To facilitate the experimental development of the technology, a simulation tool was needed to efficiently solve for semiclassical (*i.e.*, using the Thomas-Fermi approximation) and self-consistent quantum electrostatic potentials, single- and multi-electron wave functions, and energies at near-zero temperatures. It was also essential that such a tool be able to simulate and optimize many different single- and multi-QD structures very efficiently, and provide fast feedback on which device layouts are more likely to lead to few-electron behavior. Although there have been numerous papers (9); (10); (11); (12); (13) on simulation methods for quantum dots, they focus on different issues than those addressed in this work. Existing commercial (14) and academic (15) device simulators either target room-temperature and many-electron devices, whereas qubit applications require temperatures close to zero Kelvin and one/few-electron devices, or target simple and few geometries, whereas multi-QD devices have very complex three-dimensional (3D) shapes and can have many different layouts due to their inherently large design space. These existing tools often have license and platform restrictions which place non-fundamental but very real limits on simulation efficiency. The Quantum Computer Aided Design (QCAD) simulator has been developed to address these challenges associated with modeling realistic multi-QDs, including complex geometries, many device layouts, low temperature operation, and 3D quantum confinement effects. It is an integrated open-source finite-element-based tool that leverages a number of Sandia-developed software programs (16), including the Trilinos suite, the Albany code (17), the Dakota toolbox, and the Cubit geometry and meshing tool.

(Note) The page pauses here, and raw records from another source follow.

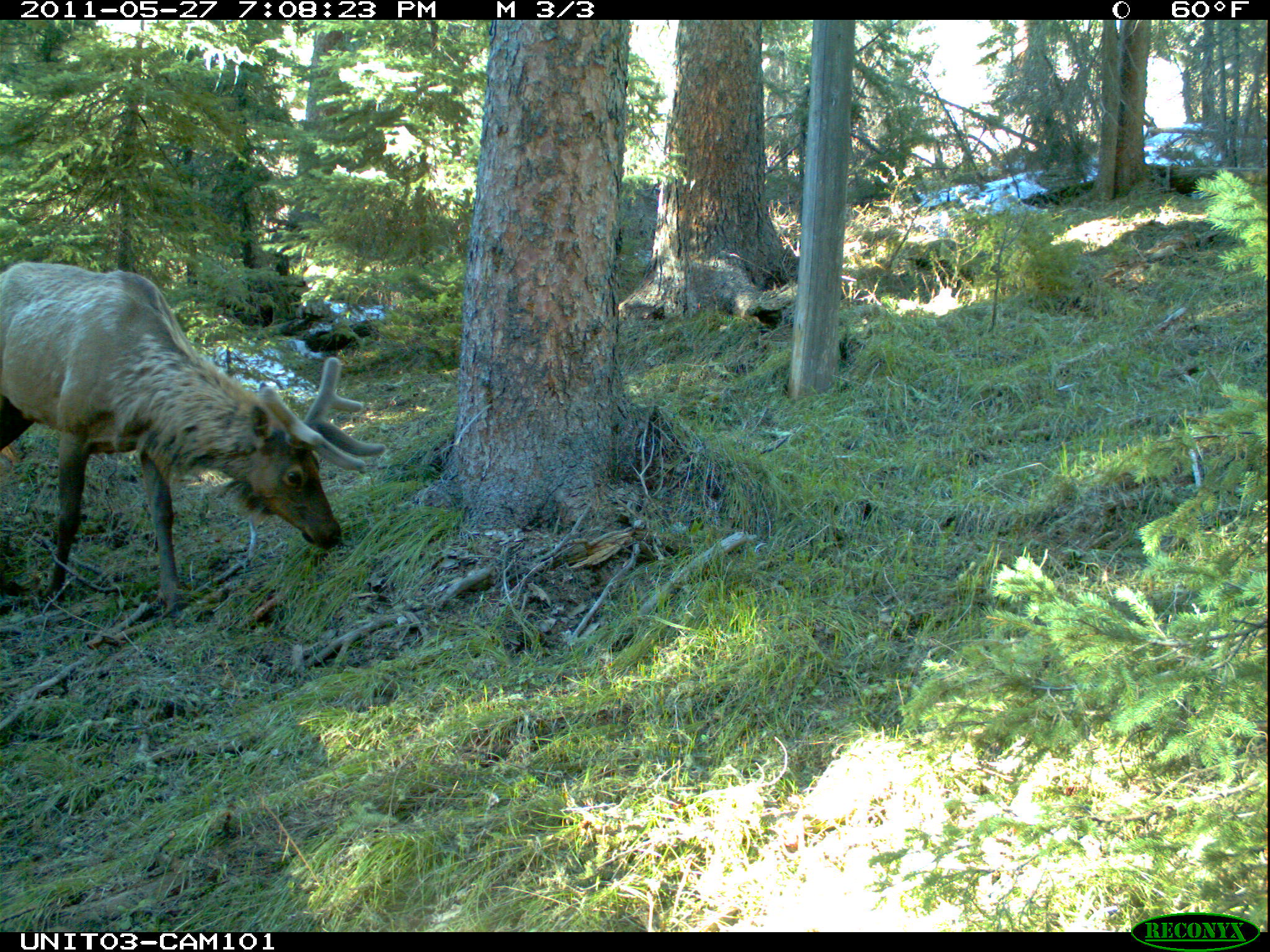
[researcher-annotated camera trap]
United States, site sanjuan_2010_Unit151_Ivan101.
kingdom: Animalia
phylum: Chordata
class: Mammalia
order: Artiodactyla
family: Cervidae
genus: Cervus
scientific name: Cervus elaphus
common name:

The first and major part of this work details the QCAD simulator (18) (or just “QCAD” for brevity), which is built upon the Albany finite element framework (17) and contains three core modules of Poisson (P), Schrodinger (S), and Configuration Interaction (CI) solvers. These physical solvers can be run individually or combined self-consistently (i.e., self-consistent S-P and S-P-CI solvers) for simulating arbitrary 1D/2D/3D quantum devices made from multiple different materials. They have demonstrated fast and robust convergence behavior even at very low (milli-Kelvin) temperatures. Furthermore, very high simulation throughput has been achieved using a combination of pre- and post-processing scripting, automated structure creation and meshing, and distributed parallel computing capability and resources. In Sec. II, details of the QCAD simulator and its core physical solvers are presented, with the semiclassical Poisson solver detailed in Sec. II.1, the Schrodinger solver described in Sec. II.2, and the self-consistent S-P solver detailed in Sec. II.3.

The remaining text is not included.